**EXTRACTED DATA:**
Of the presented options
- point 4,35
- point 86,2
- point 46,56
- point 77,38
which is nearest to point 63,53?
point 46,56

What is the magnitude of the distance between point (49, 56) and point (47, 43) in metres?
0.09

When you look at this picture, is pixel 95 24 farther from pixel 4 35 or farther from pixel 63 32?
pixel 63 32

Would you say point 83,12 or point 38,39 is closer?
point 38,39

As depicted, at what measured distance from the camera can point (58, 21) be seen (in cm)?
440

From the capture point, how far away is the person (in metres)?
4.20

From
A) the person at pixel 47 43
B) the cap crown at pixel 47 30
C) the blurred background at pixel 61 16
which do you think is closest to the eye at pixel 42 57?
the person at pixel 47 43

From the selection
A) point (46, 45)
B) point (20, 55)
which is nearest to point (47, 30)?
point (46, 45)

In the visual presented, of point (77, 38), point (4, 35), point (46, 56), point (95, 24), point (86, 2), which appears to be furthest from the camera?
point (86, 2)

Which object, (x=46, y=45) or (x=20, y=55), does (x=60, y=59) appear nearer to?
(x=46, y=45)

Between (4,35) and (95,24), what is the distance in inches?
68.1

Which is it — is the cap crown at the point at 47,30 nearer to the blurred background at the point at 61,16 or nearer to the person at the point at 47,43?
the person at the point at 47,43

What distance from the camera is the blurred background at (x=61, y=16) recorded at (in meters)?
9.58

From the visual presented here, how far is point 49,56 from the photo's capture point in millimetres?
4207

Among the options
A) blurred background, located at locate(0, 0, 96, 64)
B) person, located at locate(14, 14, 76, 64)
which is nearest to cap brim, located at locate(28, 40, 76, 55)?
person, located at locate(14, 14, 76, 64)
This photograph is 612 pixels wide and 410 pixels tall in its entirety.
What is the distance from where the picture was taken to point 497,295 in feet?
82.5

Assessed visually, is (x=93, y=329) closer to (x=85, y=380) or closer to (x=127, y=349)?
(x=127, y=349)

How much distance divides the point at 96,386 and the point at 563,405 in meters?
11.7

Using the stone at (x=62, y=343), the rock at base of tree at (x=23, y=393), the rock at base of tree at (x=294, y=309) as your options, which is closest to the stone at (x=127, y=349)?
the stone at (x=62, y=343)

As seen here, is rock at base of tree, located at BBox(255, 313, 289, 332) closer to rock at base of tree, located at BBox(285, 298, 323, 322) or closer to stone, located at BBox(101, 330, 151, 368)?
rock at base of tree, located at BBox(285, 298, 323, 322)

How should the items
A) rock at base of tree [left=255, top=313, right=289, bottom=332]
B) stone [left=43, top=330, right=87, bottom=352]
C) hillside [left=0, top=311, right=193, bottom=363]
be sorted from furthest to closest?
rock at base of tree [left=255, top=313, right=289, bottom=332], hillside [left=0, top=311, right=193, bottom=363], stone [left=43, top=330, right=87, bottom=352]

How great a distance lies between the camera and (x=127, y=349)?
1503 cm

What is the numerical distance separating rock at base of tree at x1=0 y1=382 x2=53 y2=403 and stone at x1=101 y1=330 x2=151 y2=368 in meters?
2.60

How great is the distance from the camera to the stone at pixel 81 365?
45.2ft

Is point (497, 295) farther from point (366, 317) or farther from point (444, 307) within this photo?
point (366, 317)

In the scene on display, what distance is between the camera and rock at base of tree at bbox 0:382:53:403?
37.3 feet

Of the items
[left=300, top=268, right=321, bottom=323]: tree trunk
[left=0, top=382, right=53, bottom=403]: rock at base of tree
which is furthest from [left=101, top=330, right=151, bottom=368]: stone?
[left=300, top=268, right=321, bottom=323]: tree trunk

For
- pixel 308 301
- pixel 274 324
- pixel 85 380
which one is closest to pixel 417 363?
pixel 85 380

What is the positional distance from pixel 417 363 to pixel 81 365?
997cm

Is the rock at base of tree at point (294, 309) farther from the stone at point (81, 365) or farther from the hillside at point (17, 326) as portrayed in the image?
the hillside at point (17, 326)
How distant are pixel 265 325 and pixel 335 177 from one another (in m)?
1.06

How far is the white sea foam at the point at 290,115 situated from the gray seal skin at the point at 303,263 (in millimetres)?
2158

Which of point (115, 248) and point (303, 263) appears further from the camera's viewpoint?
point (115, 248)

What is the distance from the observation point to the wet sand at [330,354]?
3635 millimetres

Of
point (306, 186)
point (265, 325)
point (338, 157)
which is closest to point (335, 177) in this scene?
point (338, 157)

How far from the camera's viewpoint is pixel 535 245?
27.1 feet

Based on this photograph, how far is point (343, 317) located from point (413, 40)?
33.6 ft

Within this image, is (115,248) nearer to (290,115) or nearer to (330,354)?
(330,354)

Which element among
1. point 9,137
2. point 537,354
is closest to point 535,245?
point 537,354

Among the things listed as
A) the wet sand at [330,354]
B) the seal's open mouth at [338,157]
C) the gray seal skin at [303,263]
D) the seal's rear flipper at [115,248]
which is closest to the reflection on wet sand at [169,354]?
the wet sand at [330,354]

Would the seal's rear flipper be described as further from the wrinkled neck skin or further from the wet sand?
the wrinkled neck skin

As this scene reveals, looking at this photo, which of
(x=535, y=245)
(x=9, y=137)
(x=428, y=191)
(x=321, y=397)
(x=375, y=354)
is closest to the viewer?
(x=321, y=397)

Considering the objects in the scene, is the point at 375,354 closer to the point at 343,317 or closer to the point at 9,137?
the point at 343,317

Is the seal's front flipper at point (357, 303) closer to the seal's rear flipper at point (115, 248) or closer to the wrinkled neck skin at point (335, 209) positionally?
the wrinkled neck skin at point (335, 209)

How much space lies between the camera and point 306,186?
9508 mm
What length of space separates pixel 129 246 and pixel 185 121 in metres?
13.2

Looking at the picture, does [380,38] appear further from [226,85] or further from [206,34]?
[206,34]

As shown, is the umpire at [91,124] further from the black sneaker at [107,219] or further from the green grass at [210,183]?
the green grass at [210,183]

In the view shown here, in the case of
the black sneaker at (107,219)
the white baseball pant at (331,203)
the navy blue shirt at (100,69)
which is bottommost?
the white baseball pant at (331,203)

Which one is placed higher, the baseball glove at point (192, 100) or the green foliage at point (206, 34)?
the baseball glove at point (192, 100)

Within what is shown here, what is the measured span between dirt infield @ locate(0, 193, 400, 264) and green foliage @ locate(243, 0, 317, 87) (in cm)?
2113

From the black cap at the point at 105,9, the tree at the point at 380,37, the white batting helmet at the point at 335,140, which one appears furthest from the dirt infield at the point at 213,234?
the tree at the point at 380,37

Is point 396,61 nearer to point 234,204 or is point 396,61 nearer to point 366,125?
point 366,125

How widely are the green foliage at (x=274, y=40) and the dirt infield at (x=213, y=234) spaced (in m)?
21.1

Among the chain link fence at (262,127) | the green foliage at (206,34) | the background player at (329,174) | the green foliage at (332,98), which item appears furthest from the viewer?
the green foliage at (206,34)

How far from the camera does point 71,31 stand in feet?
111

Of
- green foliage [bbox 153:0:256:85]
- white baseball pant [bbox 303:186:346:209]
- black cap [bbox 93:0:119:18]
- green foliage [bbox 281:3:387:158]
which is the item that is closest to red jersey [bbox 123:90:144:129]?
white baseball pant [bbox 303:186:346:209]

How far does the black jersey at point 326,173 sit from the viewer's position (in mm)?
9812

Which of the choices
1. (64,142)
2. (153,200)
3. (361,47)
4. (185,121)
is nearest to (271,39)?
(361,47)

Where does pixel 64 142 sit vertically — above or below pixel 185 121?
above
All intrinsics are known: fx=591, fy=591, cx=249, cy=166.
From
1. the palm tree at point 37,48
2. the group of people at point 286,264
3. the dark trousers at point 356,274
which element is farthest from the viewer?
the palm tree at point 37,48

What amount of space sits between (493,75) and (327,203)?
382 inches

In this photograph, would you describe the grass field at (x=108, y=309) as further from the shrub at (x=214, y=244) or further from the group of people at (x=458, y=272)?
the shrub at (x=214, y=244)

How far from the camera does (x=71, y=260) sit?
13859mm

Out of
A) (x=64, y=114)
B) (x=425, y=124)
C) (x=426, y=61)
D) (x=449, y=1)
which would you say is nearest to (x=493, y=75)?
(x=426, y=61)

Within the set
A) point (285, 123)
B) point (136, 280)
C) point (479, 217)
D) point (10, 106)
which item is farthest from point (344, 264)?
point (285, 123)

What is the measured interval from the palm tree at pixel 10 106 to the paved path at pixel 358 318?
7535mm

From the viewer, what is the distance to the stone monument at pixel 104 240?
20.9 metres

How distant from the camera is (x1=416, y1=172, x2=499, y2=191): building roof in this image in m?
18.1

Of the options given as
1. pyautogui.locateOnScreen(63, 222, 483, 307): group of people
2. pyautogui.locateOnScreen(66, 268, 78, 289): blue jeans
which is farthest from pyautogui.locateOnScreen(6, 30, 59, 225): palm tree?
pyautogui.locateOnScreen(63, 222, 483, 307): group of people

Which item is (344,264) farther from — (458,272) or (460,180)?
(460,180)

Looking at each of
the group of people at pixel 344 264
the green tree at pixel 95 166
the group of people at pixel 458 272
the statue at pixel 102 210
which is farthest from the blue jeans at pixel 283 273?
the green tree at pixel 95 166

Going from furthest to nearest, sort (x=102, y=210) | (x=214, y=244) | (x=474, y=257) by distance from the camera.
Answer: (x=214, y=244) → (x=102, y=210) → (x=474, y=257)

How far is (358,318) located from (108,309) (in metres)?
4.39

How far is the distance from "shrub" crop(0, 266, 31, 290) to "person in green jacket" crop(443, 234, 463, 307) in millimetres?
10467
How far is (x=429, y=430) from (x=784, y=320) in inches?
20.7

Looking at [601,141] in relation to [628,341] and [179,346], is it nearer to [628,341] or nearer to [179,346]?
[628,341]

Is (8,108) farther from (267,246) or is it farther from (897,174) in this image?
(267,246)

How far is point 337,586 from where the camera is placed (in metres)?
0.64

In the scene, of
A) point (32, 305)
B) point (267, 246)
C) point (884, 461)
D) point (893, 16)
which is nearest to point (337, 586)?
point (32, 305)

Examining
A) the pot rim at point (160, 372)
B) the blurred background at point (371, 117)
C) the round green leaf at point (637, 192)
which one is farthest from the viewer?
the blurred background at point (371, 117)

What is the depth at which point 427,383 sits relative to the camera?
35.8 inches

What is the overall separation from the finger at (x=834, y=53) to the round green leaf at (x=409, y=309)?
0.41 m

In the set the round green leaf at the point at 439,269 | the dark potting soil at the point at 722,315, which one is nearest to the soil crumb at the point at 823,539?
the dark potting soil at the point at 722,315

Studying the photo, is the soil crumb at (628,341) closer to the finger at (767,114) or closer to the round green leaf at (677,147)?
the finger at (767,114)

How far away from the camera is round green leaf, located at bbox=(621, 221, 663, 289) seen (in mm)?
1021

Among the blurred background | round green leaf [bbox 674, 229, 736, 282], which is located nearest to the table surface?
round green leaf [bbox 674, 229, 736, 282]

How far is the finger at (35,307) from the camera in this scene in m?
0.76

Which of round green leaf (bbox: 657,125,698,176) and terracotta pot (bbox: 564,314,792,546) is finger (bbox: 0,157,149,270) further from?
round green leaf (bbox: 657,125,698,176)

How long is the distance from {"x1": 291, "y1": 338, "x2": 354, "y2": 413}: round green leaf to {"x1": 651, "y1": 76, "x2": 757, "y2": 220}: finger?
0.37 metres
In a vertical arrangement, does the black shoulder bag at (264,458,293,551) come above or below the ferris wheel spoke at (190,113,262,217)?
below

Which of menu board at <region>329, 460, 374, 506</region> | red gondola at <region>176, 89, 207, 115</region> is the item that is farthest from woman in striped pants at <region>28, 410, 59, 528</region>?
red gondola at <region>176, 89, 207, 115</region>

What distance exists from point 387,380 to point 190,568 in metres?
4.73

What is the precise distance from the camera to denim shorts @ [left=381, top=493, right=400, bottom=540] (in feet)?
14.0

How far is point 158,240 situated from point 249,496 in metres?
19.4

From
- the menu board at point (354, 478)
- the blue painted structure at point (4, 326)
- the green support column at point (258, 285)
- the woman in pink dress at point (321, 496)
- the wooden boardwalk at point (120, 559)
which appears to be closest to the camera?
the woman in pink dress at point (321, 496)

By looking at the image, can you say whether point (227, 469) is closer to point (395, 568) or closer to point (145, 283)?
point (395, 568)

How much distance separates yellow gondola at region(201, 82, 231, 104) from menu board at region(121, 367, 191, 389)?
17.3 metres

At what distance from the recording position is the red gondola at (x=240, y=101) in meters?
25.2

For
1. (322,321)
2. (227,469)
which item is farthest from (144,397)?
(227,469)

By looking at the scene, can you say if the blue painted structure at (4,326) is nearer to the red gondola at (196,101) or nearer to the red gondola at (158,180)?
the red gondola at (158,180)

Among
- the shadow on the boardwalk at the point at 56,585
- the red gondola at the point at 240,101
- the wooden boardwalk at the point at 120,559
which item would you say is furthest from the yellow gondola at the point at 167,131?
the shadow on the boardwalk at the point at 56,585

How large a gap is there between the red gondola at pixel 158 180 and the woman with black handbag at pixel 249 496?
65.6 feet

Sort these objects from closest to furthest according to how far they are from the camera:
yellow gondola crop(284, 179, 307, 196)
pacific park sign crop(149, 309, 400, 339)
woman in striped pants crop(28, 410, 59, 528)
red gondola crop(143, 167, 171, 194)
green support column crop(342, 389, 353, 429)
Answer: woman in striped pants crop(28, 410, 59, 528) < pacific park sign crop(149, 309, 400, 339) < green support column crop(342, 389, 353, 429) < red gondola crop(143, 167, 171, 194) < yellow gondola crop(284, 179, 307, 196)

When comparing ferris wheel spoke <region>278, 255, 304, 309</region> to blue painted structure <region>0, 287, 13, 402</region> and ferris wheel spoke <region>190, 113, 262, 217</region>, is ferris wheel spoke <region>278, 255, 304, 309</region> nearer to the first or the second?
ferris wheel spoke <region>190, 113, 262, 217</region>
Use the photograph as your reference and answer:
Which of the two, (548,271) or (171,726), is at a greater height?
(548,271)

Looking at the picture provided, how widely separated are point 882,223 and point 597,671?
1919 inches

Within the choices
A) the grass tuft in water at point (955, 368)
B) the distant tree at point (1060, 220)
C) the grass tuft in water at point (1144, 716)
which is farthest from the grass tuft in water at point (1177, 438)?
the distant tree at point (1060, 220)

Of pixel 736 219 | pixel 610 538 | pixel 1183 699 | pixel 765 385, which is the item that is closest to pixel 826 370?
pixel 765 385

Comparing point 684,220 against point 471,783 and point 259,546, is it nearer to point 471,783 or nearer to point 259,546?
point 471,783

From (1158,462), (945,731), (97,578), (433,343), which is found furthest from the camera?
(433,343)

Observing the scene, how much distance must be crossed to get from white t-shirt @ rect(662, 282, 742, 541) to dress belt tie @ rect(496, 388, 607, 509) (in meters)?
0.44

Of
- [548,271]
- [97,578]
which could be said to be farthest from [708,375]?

**PROBLEM DESCRIPTION:** Lay out as a numbered list the lines of the listing above, from the line containing "Sort these objects" through the line containing "Answer: woman in", leaving out any blank lines.

**OUTPUT BELOW:**
1. Sort these objects from closest to furthest according to how far they are from the camera:
2. yellow gondola crop(284, 179, 307, 196)
3. pacific park sign crop(149, 309, 400, 339)
4. woman in striped pants crop(28, 410, 59, 528)
5. red gondola crop(143, 167, 171, 194)
6. green support column crop(342, 389, 353, 429)
7. Answer: woman in striped pants crop(28, 410, 59, 528) < pacific park sign crop(149, 309, 400, 339) < green support column crop(342, 389, 353, 429) < red gondola crop(143, 167, 171, 194) < yellow gondola crop(284, 179, 307, 196)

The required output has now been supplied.